Astronomy and Astrophysics – Astronomy
Scientific paper
May 1999
adsabs.harvard.edu/cgi-bin/nph-data_query?bibcode=1999aas...194.9313c&link_type=abstract
American Astronomical Society, 194th AAS Meeting, #93.13; Bulletin of the American Astronomical Society, Vol. 31, p.990
Astronomy and Astrophysics
Astronomy
Scientific paper
In an inverse problem of any kind, poor conditioning of the inverse operator decreases the numerical stability of any unregularized solution in the presence of data noise. In this poster we show that the numerical stability of the differential emission measure (DEM) inverse problem can be considreably improved by judicious choice of the integral operator.
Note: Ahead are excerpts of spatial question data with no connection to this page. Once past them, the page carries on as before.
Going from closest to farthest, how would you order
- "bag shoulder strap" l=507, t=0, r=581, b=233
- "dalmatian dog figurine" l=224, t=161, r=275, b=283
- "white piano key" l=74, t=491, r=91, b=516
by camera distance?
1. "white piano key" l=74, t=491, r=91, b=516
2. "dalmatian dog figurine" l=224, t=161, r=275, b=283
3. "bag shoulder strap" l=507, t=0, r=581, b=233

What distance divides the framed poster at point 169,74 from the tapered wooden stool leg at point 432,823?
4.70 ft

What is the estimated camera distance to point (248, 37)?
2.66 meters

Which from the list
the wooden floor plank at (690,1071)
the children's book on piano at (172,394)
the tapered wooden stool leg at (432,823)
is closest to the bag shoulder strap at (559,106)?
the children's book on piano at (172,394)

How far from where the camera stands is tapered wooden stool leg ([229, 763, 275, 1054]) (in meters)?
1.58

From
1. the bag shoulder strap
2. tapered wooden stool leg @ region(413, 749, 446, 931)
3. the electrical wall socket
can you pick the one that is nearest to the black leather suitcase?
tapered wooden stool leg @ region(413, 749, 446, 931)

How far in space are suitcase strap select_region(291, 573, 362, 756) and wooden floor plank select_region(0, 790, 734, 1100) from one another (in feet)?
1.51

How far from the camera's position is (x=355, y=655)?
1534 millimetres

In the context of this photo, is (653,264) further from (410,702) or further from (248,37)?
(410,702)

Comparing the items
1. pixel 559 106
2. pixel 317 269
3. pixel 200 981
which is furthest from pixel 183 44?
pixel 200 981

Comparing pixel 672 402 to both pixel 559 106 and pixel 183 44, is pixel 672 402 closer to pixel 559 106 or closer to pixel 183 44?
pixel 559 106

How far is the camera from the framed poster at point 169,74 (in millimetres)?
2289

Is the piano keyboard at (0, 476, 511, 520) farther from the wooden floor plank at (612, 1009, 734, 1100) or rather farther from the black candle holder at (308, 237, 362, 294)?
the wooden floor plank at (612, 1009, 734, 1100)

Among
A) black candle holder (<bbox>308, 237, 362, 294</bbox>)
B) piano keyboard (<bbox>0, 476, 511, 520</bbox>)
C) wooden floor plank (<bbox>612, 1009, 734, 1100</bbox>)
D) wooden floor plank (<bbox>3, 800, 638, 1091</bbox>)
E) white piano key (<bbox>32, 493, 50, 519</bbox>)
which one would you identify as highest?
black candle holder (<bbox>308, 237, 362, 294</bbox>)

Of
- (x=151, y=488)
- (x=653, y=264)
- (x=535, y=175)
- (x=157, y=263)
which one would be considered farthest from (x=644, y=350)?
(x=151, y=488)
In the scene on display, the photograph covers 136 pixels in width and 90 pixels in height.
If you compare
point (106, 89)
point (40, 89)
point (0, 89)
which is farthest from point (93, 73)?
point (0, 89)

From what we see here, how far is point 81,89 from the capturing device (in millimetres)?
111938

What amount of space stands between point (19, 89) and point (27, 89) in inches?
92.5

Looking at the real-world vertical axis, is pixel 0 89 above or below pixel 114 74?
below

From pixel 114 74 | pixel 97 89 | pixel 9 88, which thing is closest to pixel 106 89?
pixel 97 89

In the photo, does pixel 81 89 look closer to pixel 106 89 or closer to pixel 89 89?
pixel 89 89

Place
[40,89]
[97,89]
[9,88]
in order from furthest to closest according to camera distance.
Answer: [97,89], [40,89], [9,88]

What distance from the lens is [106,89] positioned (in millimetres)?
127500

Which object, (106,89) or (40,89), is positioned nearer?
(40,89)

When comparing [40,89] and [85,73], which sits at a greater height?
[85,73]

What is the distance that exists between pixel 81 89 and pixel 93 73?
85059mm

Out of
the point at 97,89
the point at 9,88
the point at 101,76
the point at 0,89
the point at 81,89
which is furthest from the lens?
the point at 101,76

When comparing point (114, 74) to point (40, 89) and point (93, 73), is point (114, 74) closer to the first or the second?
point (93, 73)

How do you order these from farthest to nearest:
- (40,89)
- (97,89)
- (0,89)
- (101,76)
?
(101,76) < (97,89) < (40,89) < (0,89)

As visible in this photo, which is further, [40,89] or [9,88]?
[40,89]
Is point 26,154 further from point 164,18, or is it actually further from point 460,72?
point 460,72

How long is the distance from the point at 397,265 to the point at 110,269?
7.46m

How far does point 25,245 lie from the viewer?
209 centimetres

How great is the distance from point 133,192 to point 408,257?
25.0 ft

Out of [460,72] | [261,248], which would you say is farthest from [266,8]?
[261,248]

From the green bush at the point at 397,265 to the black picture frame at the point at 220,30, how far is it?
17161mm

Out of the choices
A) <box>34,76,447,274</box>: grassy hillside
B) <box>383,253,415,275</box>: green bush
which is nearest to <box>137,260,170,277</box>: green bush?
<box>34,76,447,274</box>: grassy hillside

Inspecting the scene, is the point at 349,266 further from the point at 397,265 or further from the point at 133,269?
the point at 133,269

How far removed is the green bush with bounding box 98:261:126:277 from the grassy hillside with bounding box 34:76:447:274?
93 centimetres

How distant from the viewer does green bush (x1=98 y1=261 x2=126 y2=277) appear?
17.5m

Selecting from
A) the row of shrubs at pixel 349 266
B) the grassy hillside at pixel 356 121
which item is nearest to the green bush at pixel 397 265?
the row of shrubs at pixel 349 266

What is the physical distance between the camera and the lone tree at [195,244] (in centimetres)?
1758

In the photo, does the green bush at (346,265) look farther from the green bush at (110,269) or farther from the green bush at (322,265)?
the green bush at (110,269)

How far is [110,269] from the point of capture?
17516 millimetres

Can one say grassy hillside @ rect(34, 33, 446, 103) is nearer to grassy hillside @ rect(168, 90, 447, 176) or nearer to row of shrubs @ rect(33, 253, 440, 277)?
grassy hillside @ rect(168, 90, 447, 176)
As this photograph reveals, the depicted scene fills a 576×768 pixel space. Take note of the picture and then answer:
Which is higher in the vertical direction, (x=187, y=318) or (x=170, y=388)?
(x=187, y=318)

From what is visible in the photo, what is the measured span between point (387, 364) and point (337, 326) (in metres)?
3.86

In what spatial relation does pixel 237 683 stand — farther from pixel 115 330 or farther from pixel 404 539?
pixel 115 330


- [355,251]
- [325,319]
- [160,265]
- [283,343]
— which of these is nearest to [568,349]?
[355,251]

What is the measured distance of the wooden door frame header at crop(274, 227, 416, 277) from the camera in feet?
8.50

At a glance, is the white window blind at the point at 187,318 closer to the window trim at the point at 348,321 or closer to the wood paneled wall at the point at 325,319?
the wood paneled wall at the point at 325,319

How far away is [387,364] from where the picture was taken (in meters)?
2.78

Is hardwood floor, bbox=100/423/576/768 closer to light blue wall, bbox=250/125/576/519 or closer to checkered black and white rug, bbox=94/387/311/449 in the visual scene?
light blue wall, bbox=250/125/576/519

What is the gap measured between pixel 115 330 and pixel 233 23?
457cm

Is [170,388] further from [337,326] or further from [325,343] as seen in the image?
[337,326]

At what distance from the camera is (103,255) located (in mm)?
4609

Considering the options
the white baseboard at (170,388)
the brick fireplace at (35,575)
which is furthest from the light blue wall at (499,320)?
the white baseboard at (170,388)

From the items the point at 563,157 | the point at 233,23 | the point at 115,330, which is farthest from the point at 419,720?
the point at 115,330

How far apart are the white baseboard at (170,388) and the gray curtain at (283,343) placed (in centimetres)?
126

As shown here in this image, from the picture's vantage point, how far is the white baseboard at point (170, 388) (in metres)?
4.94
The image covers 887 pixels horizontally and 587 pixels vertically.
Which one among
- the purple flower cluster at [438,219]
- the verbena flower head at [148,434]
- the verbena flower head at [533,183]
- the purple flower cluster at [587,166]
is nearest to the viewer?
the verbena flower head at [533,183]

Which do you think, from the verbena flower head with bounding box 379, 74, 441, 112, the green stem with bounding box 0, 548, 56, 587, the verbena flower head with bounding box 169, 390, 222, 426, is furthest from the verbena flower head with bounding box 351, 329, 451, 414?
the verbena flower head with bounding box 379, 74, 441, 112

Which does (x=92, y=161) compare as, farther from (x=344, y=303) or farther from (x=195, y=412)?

Specifically, we formulate a combinatorial optimization problem where, in a preconditioning step, a subset of spectral lines is selected in order to minimize the condition number of the discretized integral operator. This turns out to be a hard combinatorial optimization problem, which we tackle using a genetic algorithm. We apply the technique to the dataset comprising the solar UV/EUV emission lines in the SOHO SUMER/CDS wavelength range, and to the Harvard S-055 EUV spectroheliometer data. The temperature distribution in the emitting region of the solar atmosphere is recovered with considerably better stability and smaller error bars when our preconditioning technique is used, even though this involves the analysis of fewer spectral lines than in the conventional ``all-lines'' approach.